There was a lot of partial understanding about what was happening to memories inside Flash in the first few years after it was introduced. A good chunk of this is inevitable with something that is new. It took Shapiro several years to understand that what was happening in EMDR was bigger than memories simply losing some distress. A lot of the confusion for Flash, I think, comes from the fact that Flash was developed by an EMDR trainer and it emerged in a very specific and existing institutional and training context. There are advantages to this. Flash was designed and billed, perhaps too much to fit into this context and this audience. It was dressed to look like, feel like, and plug into an existing EMDR worldview… and it is still viewed in many circles as an awkward little sister to EMDR Therapy. But Flash is growing up. It’s developing a voice and identity of its own. And it teaches us clearly and articulately about one way that humans can rescue the self from the past.
- It was understood almost exclusively as a way to lower heat in memories
- It was viewed primarily as a resource to do in preparation of the real work of EMDR (almost as a way to salvage the unsteady marriage of EMDR and complex trauma and of course other interventions in the last three decades have tried to step into the rockiness of that relationship).
- In short, Flash was viewed as helpful, but not transformative. It was not and still is not widely viewed as an approach to psychotherapy. If Flash does what I claim it does, it has to become an approach to psychotherapy. It simply has to. If this is a way that humans can fully and adaptively heal, it cannot simply be a technique.

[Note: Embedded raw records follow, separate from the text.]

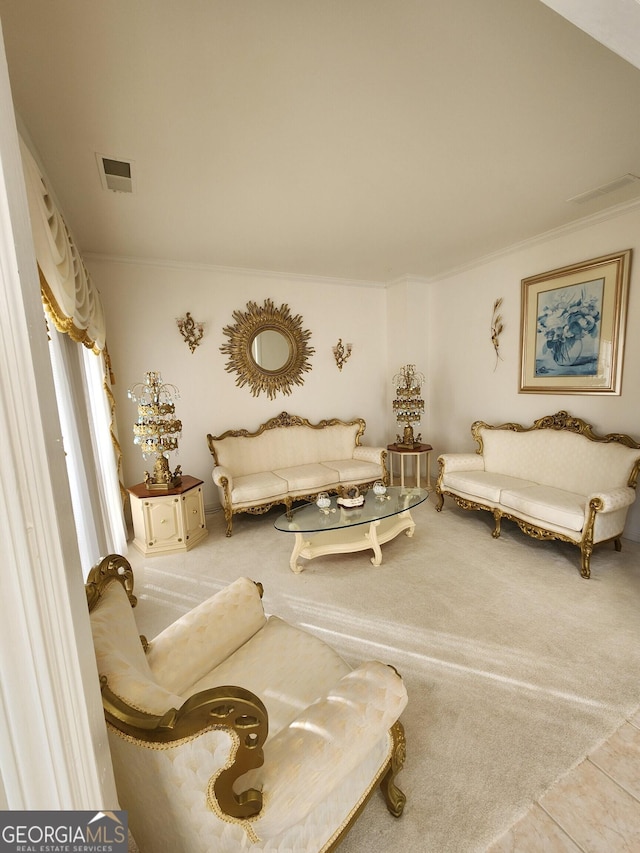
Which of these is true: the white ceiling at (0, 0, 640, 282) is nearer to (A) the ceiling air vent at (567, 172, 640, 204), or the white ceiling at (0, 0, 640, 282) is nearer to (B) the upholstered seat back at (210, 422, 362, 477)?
(A) the ceiling air vent at (567, 172, 640, 204)

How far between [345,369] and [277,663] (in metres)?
3.88

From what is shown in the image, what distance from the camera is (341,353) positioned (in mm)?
4703

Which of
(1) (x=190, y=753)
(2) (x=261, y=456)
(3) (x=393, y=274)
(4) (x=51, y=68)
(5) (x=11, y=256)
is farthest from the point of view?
(3) (x=393, y=274)

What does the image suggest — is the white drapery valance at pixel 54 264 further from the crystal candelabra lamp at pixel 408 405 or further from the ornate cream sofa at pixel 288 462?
the crystal candelabra lamp at pixel 408 405

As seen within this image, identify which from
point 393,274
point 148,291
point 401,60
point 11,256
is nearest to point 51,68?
point 401,60

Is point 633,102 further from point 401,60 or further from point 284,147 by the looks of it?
point 284,147

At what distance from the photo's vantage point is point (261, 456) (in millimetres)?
4137

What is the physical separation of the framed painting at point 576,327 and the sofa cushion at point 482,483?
0.98 meters

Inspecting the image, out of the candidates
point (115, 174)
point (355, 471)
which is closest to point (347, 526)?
point (355, 471)

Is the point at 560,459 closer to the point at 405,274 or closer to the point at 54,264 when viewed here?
the point at 405,274

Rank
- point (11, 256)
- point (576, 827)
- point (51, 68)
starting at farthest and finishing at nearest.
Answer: point (51, 68) < point (576, 827) < point (11, 256)

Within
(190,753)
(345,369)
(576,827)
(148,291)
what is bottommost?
(576,827)

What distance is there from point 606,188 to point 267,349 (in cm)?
327

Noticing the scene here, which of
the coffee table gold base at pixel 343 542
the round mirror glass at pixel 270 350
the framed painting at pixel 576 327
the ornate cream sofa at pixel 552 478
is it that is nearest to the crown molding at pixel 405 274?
the framed painting at pixel 576 327
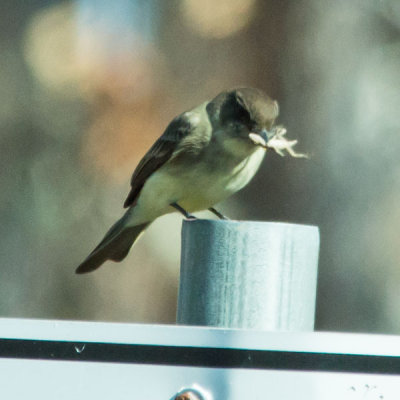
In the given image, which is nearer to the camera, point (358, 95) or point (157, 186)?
point (157, 186)

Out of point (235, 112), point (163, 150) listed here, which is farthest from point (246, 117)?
point (163, 150)

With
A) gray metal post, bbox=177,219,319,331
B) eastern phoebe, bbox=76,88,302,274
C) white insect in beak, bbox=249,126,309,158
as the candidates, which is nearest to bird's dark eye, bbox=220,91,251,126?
eastern phoebe, bbox=76,88,302,274

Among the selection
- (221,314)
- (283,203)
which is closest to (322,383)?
(221,314)

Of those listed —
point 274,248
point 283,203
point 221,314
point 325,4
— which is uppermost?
point 325,4

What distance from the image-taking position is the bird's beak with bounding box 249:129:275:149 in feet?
11.4

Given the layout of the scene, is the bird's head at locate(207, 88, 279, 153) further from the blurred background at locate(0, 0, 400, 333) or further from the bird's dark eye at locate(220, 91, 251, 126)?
the blurred background at locate(0, 0, 400, 333)

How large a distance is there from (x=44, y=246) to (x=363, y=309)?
2.37 m

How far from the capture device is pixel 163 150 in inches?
152

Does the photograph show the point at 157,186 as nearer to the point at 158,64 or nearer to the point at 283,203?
the point at 283,203

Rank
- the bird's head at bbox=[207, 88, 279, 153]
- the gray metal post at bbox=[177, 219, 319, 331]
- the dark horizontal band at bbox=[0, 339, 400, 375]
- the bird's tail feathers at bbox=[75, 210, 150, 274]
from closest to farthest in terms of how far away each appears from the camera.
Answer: the dark horizontal band at bbox=[0, 339, 400, 375] → the gray metal post at bbox=[177, 219, 319, 331] → the bird's head at bbox=[207, 88, 279, 153] → the bird's tail feathers at bbox=[75, 210, 150, 274]

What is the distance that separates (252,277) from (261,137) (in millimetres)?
1387

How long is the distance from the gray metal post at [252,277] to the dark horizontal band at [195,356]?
16.8 inches

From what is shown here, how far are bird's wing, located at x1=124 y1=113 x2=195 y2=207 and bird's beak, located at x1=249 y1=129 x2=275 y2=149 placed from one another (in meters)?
0.32

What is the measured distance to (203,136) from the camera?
12.3ft
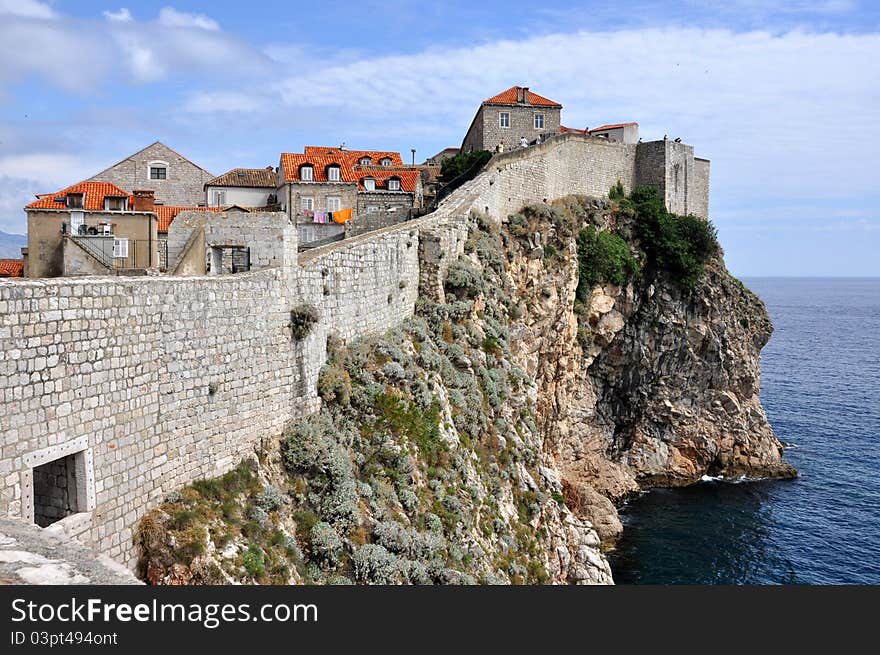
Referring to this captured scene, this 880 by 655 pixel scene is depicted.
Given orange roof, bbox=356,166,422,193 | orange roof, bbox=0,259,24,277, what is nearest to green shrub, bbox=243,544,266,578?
orange roof, bbox=0,259,24,277

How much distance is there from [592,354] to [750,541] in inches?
484

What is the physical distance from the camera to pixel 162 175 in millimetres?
35188

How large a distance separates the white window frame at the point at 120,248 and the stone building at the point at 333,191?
43.9 feet

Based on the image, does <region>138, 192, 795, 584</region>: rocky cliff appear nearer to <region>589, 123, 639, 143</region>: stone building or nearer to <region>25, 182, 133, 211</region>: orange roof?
<region>589, 123, 639, 143</region>: stone building

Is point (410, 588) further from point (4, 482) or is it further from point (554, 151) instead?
point (554, 151)

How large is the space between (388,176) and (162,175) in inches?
454

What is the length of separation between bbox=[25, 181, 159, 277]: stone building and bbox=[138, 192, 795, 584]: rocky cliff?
7.35 meters

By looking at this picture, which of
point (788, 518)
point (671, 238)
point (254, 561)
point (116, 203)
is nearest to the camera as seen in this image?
point (254, 561)

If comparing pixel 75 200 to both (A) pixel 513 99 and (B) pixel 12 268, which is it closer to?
(B) pixel 12 268

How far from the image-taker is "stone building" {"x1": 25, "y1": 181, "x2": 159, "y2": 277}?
62.4ft

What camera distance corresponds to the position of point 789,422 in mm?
55000

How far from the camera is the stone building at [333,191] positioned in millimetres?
35500

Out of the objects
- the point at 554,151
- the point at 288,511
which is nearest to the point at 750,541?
the point at 554,151
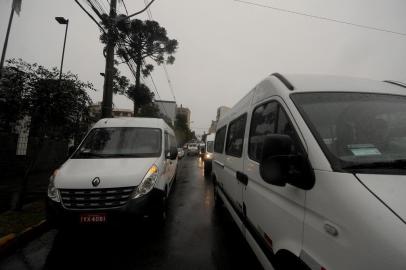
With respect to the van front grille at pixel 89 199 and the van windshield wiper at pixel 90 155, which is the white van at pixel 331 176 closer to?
the van front grille at pixel 89 199

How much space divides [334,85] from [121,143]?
3909 millimetres

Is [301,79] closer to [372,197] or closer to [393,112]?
[393,112]

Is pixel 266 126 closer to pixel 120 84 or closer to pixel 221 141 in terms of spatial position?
pixel 221 141

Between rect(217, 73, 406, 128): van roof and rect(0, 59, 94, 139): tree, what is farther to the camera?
rect(0, 59, 94, 139): tree

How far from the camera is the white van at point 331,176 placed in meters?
1.01

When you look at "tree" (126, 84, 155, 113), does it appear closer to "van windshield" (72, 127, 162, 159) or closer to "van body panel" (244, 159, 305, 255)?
"van windshield" (72, 127, 162, 159)

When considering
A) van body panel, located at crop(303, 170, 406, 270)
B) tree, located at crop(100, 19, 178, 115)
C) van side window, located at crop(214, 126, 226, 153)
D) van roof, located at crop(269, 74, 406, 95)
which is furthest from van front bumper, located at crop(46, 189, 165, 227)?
tree, located at crop(100, 19, 178, 115)

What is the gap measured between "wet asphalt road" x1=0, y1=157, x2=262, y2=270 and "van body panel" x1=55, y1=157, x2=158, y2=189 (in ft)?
2.26

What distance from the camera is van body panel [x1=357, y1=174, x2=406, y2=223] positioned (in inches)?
40.0

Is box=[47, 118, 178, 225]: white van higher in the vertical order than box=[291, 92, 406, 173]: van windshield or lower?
lower

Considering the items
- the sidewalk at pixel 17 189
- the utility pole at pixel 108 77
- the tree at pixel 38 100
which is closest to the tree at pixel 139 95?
the utility pole at pixel 108 77

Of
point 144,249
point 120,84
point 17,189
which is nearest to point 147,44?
point 120,84

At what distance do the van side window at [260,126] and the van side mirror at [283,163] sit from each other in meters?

- I think we have since learned that Flash often didn’t fully resolve memories regularly six years ago because we were not doing Flash approaches well.
- Now, it’s no longer controversial among those who have done a lot of Flash well to say that Flash fully resolves memories.

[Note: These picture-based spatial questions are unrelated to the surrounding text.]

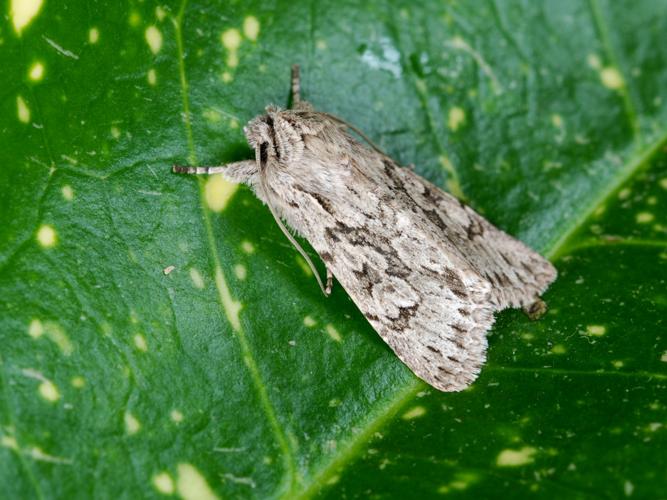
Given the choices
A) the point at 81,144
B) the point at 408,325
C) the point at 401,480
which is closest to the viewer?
the point at 401,480

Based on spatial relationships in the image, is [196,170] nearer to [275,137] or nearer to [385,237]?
[275,137]

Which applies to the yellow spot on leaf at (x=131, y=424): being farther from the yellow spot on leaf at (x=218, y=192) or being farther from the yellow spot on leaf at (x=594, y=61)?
the yellow spot on leaf at (x=594, y=61)

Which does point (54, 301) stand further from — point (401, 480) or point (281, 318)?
point (401, 480)

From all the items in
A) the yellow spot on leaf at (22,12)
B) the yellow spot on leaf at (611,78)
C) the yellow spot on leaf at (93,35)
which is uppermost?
the yellow spot on leaf at (22,12)

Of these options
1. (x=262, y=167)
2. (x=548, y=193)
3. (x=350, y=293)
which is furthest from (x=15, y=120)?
(x=548, y=193)

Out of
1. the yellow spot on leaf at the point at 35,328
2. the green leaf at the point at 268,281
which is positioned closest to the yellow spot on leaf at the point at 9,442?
the green leaf at the point at 268,281
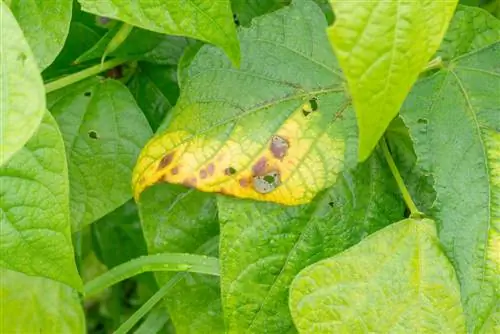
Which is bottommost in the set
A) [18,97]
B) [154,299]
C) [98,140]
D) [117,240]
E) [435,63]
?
[117,240]

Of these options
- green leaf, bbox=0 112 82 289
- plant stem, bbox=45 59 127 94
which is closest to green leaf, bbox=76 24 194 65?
plant stem, bbox=45 59 127 94

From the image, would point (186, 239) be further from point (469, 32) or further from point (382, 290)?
point (469, 32)

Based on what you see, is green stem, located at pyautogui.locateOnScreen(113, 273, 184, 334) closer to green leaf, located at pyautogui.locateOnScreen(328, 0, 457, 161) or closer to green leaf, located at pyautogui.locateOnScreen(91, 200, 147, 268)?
green leaf, located at pyautogui.locateOnScreen(91, 200, 147, 268)

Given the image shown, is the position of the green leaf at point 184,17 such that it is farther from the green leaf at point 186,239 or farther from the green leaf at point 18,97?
the green leaf at point 186,239

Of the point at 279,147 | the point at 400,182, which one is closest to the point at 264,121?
the point at 279,147

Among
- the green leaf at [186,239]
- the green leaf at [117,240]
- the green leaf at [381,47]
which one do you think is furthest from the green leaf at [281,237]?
the green leaf at [117,240]

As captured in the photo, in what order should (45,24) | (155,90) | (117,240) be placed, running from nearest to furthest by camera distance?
1. (45,24)
2. (155,90)
3. (117,240)
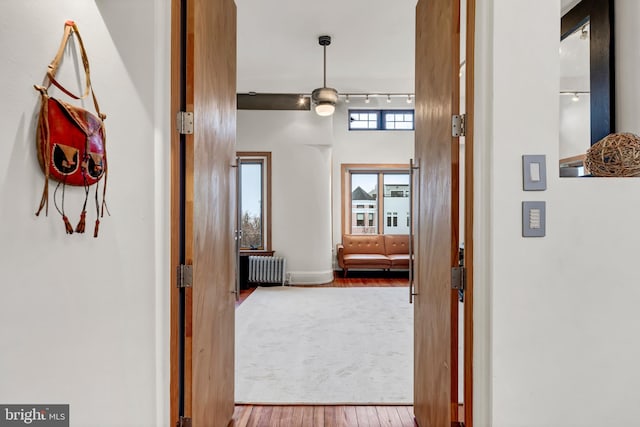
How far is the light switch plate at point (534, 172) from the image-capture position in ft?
4.63

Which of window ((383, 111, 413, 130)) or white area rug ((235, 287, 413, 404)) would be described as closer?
white area rug ((235, 287, 413, 404))

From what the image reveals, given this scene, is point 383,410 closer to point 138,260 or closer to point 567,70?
point 138,260

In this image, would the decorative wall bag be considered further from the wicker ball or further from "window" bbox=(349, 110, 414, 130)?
"window" bbox=(349, 110, 414, 130)

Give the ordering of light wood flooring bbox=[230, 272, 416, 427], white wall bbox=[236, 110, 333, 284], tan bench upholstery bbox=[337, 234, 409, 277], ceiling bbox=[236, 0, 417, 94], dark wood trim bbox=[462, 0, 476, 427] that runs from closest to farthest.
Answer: dark wood trim bbox=[462, 0, 476, 427], light wood flooring bbox=[230, 272, 416, 427], ceiling bbox=[236, 0, 417, 94], white wall bbox=[236, 110, 333, 284], tan bench upholstery bbox=[337, 234, 409, 277]

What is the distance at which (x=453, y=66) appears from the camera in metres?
1.60

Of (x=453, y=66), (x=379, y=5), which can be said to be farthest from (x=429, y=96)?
(x=379, y=5)

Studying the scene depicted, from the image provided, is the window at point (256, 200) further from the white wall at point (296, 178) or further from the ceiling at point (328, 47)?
the ceiling at point (328, 47)

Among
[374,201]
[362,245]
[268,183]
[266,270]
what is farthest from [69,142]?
[374,201]

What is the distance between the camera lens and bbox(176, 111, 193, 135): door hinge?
1.62 m

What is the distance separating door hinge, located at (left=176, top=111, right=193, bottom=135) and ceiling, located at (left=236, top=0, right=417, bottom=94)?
2.79 meters

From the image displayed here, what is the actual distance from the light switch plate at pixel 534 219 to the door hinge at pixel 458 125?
0.38 m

- And resolves memories using every metric that we would consider a memory resolved in EMDR or any other transformational psychotherapy.
- You do not need to believe this. Flash resolves memories to zero distress, there is a positive belief about the self and the world that the client will believe right now related to that memory, and memories resolved in Flash do generalize… yes, probably not as much as in EMDR, but they do generalize.
- It is no longer controversial to claim that Flash lets you get there. By saying that, I do not mean to imply that how you take the journey doesn’t matter. Airplane Cleveland Hopkins > San Francisco… Cleveland > Drive to San Francisco.
- Sometimes clients just need to heal. And it’s only great news that we can put most clients on a plane and get them there.
- If you are an EMDR therapist, you may be under the impression that EMDR causes shifts in cognition. It does because it is a transformational psychotherapy. Healing transforms trauma and healing causes shifts in cognition. That’s what healing means. Same thing for generalization. Healing causes memories to generalize. Shapiro just got an up-close view of healing. Now you will also, but from another angle when you also have Flash on your toolbench.